Serenaded jubilantly by their countrymen after a 80-75 gold medal victory over Brazil, Argentina’s national basketball team added another chapter in a story I haven’t the skill or depth of words to write.

But Argentina’s fascinating rise to basketball prominence is a story that should be told. One that would be best narrated in their own words, documented and enshrined in Springfield at their Hall of Fame induction speech.

Anything less for one of history’s greatest basketball teams would be unbecoming.

The 2011 FIBA Tournament of the Americas (forum), minus the United States, was as much a tribute to Argentina’s “Golden Generation” as it was an Olympic qualifying tournament. The core of Manu Ginobili, Luis Scola, Carlos Delfino, Andres Nocioni, Fabricio Oberto, and head coach Ruben Magnano—now with Brazil—burst on the international scene at the 2002 World Championships seemingly from nowhere, shocking the United States and finishing with a silver medal.
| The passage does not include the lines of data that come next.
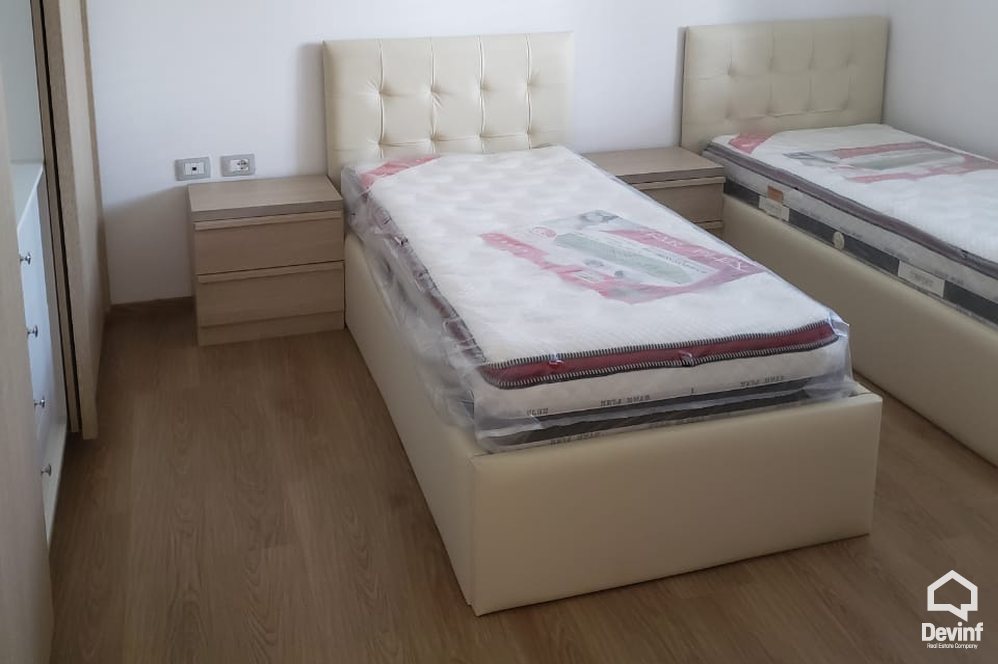 Tirane For Rent Apartment 2+1+A Mihal Grameno Street Villa Floor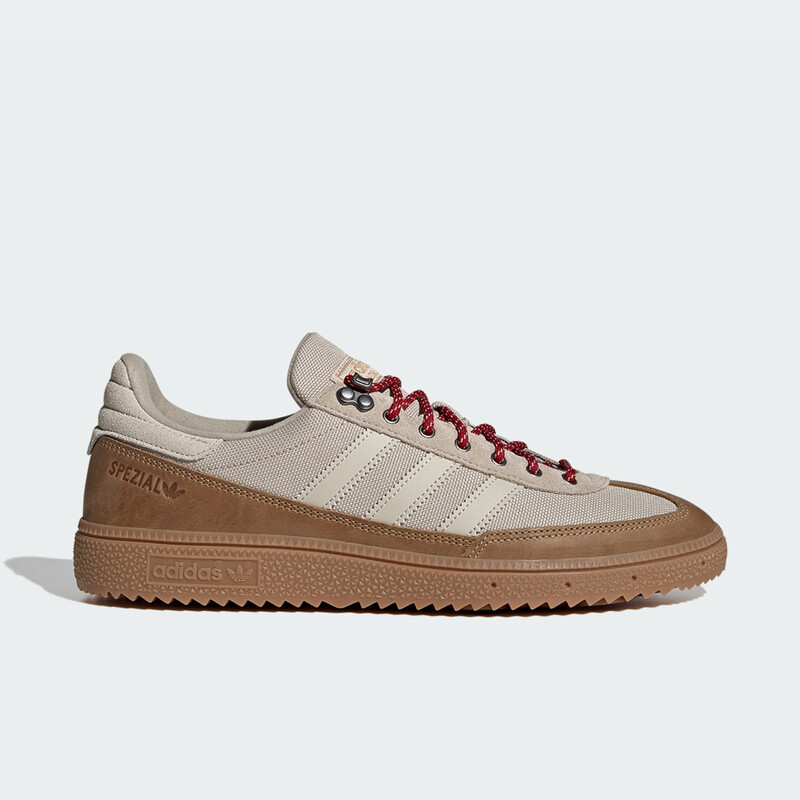 adidas Handball SPZL WTR "Khaki" | KJ1722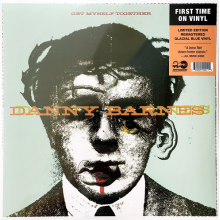 Barnes, Danny - Get Myself Together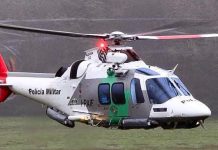 SP: Aberta licitação para contratação de empresa especializada no desembaraço aduaneiro da aeronave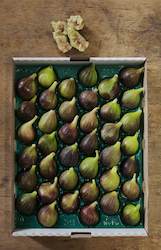 From The Orchard: Ripe Market Fig Tray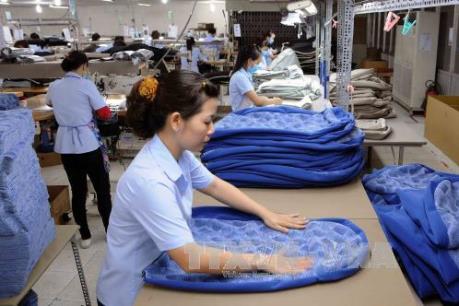 Tp. Hồ Chí Minh đón làn sóng các nhà đầu tư Hoa Kỳ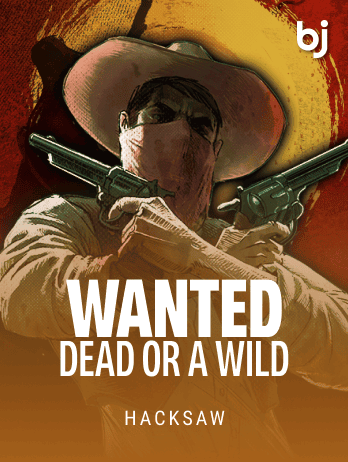 Wanted Dead or a Wildpng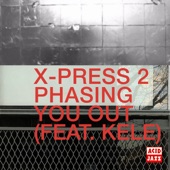 Phasing You Out (feat. Kele Okereke) artwork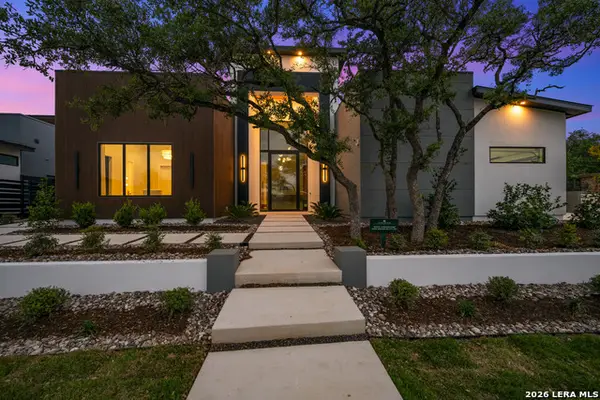 24602 Cliff Line, San Antonio, TX 78257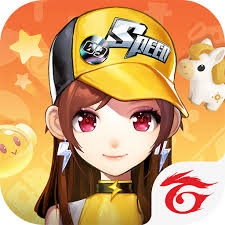 Garena Speed Drifters
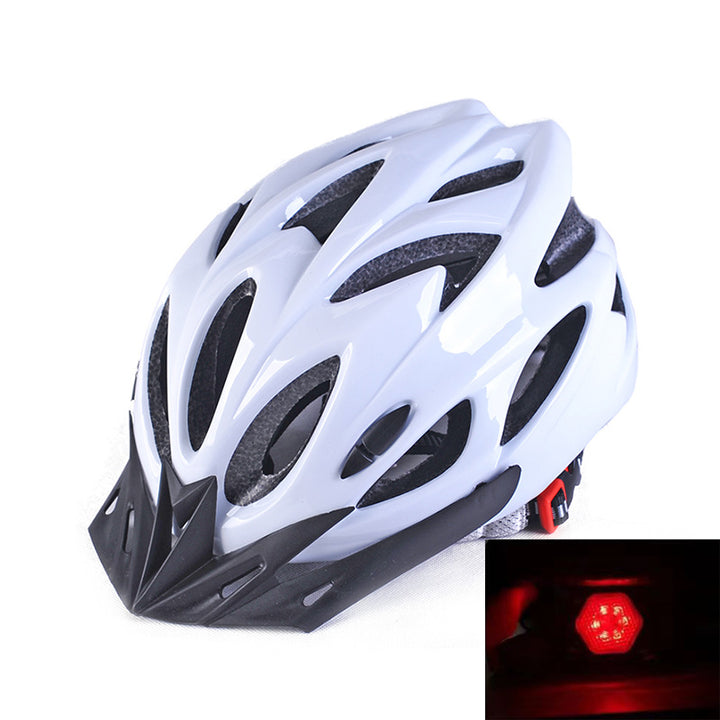 Advanced Cycling Helmet Bowlift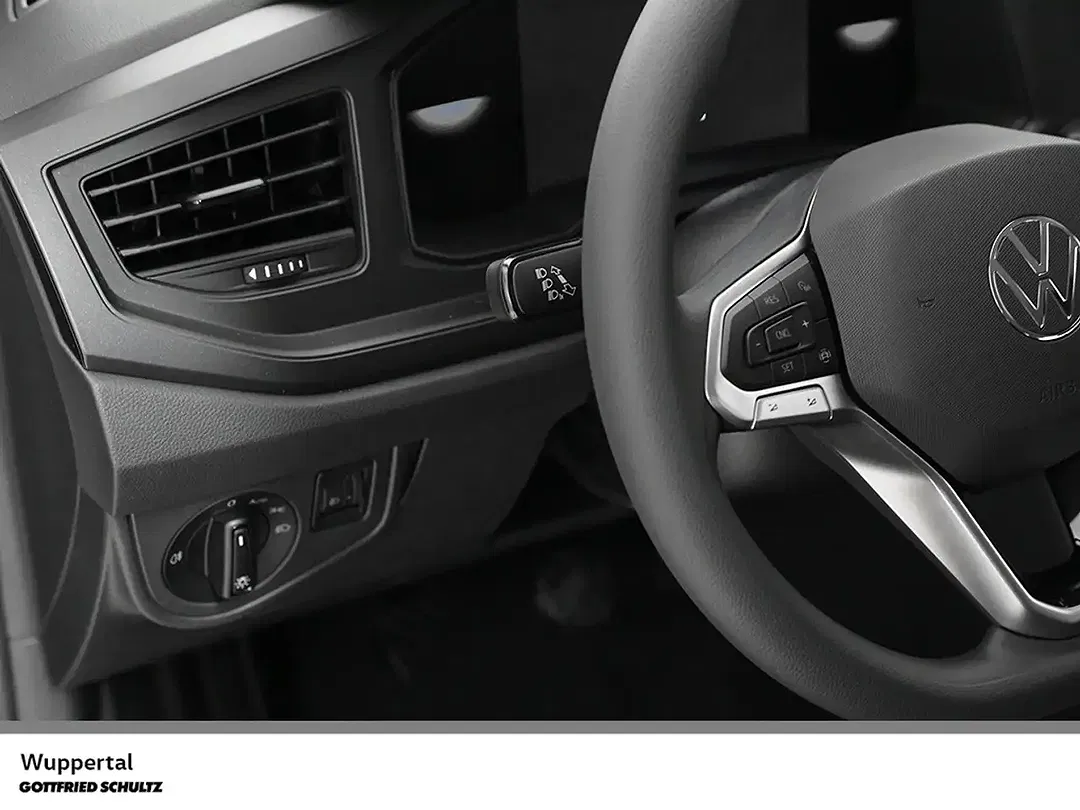 Volkswagen Taigo - Thumbnail 9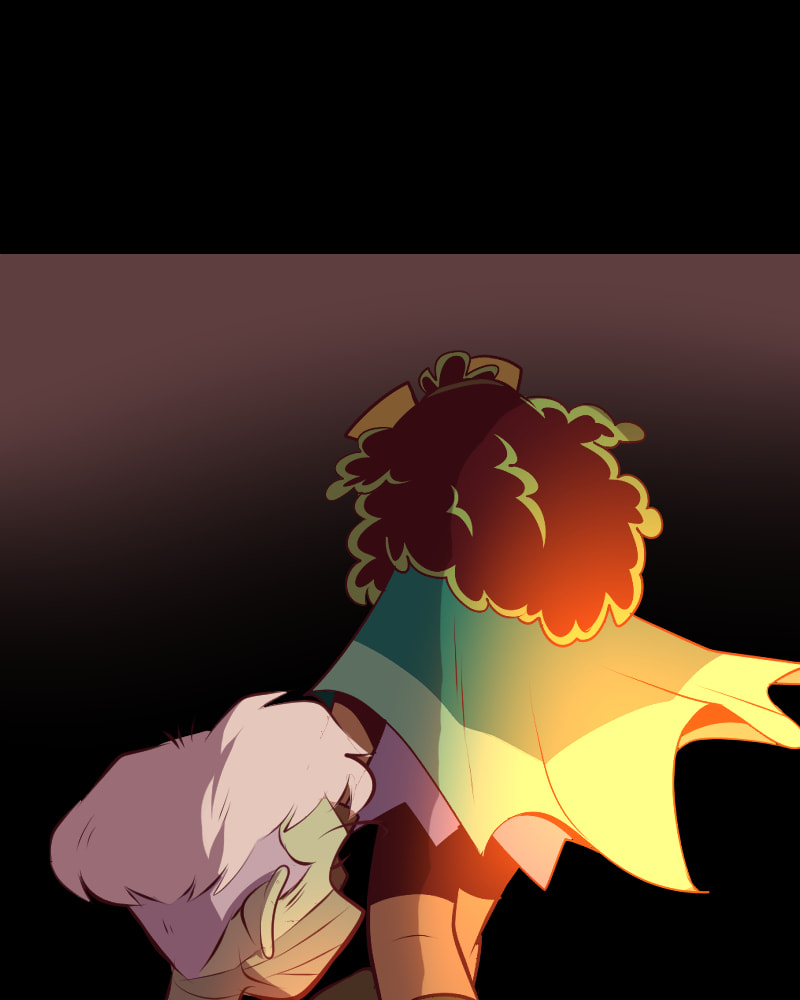 Vibe Check! Chapter 186 page 42 - 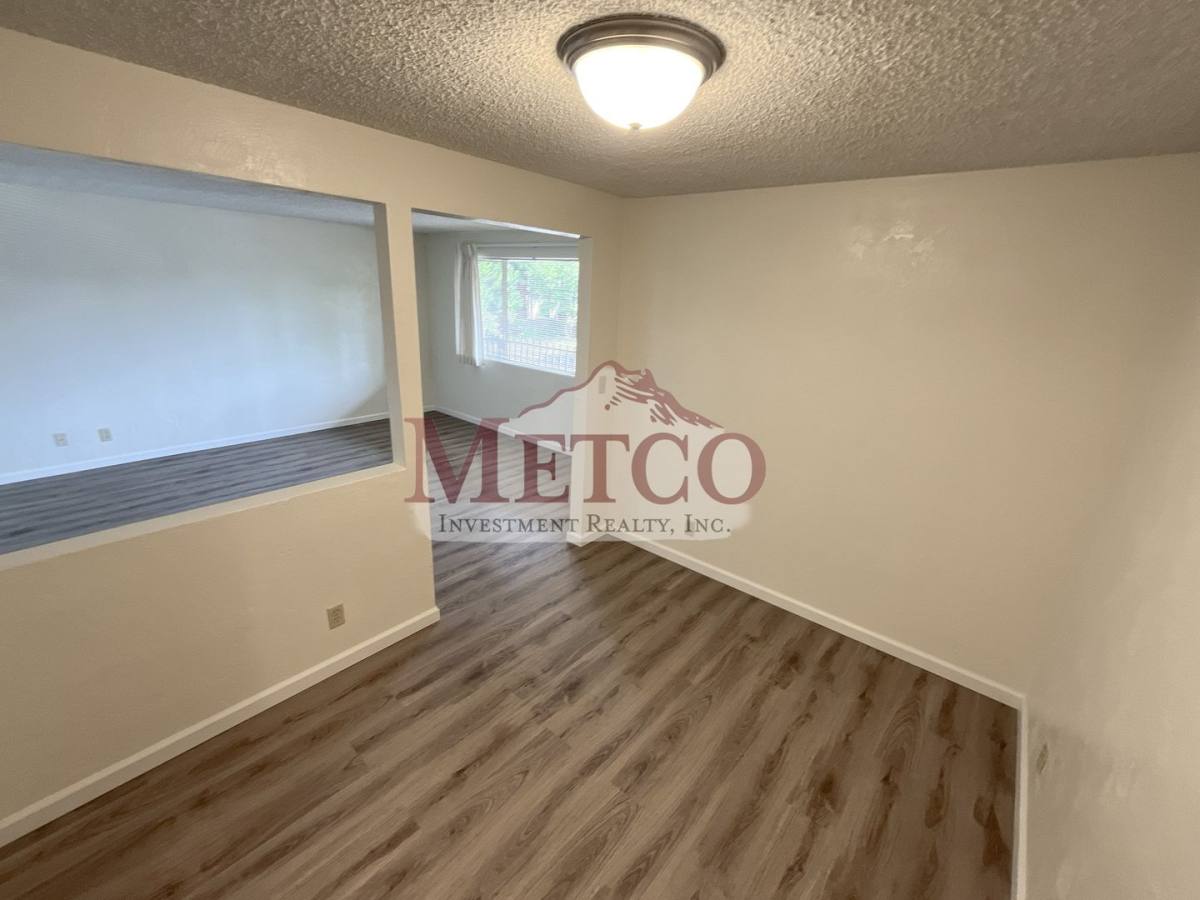 Apartment for rent at 1754 J St, Springfield, OR 97477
Sunday night’s championship marked another medal in a decade-long run of excellence, but it also signaled the beginning of its end.

In victory, against a watered down field that featured no United States, a depleted Brazil, and a streaky Puerto Rico team, victory was almost assured. But it hardly came easy. There were times, playing consecutive nights on aging legs, that Argentina looked old.